The era of interactive television is fast approaching and if you look at all the technologies due to be launched in the next few years, there are many people who will hanker after the good old days of the soap opera and feature film. Probably the most dramatic change in the way we use television will come with the advent of video on demand (VOD) services.
Imagine this: You come home after a hard day's work. You don't fancy Terminator 17 on ITV; BBC 1 is showing Return to Eldorado and BBC 2 and Channel 4 closed down years ago in cost-cutting measures. Your cable channels offer nothing special. You pick up your remote control and the VOD system taps in to a local computer and up on the screen pops a menu of options. You can choose sports, feature films, foreign language films, documentaries and other topics. You select documentaries and, by a couple of quick choices, pick one on Chilean Nose Flute playing.
To a certain extent this exists already, using cable TV technology. But within a couple of years the system I described above should be available over ordinary telephone lines to 90 per cent of British homes.
This technology has cable TV companies around the world very nervous. In Britain, British Telecom would be prohibited from offering VOD itself because of various regulations, but there is a chance that other companies (including cable companies) might be allowed to use BT's lines to deliver programming. While the technology is mainly seen in terms of VOD, there are other multimedia opportunities such as computer games and home shopping that would be possible. The regulatory situation for these is much more complicated. In the US, however, these types of interactive services are set to take off with a system called TV Answer.
TV Answer uses radio signals in a system similar to cellular telephony, to communicate with a set-top box. This controls the TV, the video and cable system.

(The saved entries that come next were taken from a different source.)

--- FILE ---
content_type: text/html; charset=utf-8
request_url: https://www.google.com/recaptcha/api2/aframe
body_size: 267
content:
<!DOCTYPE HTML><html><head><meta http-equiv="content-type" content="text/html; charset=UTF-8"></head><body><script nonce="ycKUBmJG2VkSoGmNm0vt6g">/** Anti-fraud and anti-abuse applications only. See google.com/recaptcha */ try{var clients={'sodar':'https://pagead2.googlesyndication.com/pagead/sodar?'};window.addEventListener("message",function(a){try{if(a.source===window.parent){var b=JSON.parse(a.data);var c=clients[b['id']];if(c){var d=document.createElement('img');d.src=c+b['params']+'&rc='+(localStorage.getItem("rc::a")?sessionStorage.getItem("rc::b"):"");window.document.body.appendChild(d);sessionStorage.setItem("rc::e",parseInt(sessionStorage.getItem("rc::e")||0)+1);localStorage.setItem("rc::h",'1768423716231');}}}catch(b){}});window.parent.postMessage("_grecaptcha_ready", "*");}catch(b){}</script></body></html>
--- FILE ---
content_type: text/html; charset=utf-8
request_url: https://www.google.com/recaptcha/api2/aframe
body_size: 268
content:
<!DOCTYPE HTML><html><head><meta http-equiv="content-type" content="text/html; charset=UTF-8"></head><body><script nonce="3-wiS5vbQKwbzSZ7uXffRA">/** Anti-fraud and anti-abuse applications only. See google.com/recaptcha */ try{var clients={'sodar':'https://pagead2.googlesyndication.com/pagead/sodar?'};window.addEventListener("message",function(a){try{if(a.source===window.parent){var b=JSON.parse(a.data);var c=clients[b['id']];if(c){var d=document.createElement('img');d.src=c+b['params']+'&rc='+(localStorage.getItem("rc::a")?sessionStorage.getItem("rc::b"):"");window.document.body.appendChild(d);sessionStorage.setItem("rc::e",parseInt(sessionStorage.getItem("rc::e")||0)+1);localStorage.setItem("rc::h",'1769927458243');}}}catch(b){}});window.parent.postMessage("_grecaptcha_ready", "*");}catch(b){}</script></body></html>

At its simplest, it can be used to send messages from the user to the studio so, for example, viewers can vote on what they want to see next on a football show - an interview with the quarterback or a replay of the last touchdown. They can also take part: predicting where the next pass will go, for example, with the viewer making the best number of correct choices being awarded a prize at the end of the game.
TV Answer can also be used for home shopping and home banking. All your details, name, address, credit card number, are stored in the machine. Some adverts will have TV Answer data attached and you will be able to press a button to be sent a brochure, get a salesman to phone you or simply to buy, buy, buy. There are plenty of dangers with this type of system but the basic technology offers some fascinating opportunities.
All this is not just happening in the United States, however. Interactive TV is already in operation here. The Canadian cable company, Videotron, with franchises in London and southern England, has a system called Videoway which allows viewers to select camera angles in a football game, watch action replays, choose specific band members while watching a pop concert and, using the same interactivity, take part in computer games. So far the company only has a limited number of programmes for the UK market but in February it screened its first Videoway English football game.
But if you do not have a Videotron cable system in your street, your TV can still be interactive even if it is not connected to the outside world. Available for almost a year, Philips' CD-I machine is, essentially, a device for creating interactive television and some of the video games machines about to hit the shops are similar.
The CD-I player plugs into the back of the television and, by using a remote control, you decide what is read off the CD-I disc. This can involve games, such as armchair golf or battleships, or guitar lessons, with you deciding what your teacher on the screen will show you next.
By the end of this year, CD-I will have the ability to play video clips. This will make interaction all the more fun. For example, there will be interactive movies where, in a murder mystery, you can decide where the hero detective goes next - into the house, into town or back to bed.
Philips will not have this all their own way. There are several other companies with products similar to CD-I under development and the games makers Sega and Nintendo are putting their weight behind their own technology. Sega is about to launch its CD player, which will allow you to play games that are essentially interactive TV.
The best example I have seen is called Night Trap, where you have to stop killer zombies dragging teenage girls into their nether world. Not exactly politically correct, but completely new as far as computer and video games are concerned. When you decide to jump from room to room you see a video clip of what is going on in that room - a zombie disappearing out of the room, the girls dancing, or whatever. It really does feel as if you are dashing from room to room trying to save these skimpily dressed, dizzy creatures (- I did say it was not PC).
Interactive TV looks set to be with us in a big way before the end of this century. It will allow us more control over what we watch, how we watch it and how we interact with the world around us.
But one thing it is not likely to do is stop couch potatoes being couch potatoes. Interactive TV will just mean that finding undemanding, mindless rubbish will be even easier. Sounds like heaven, doesn't it?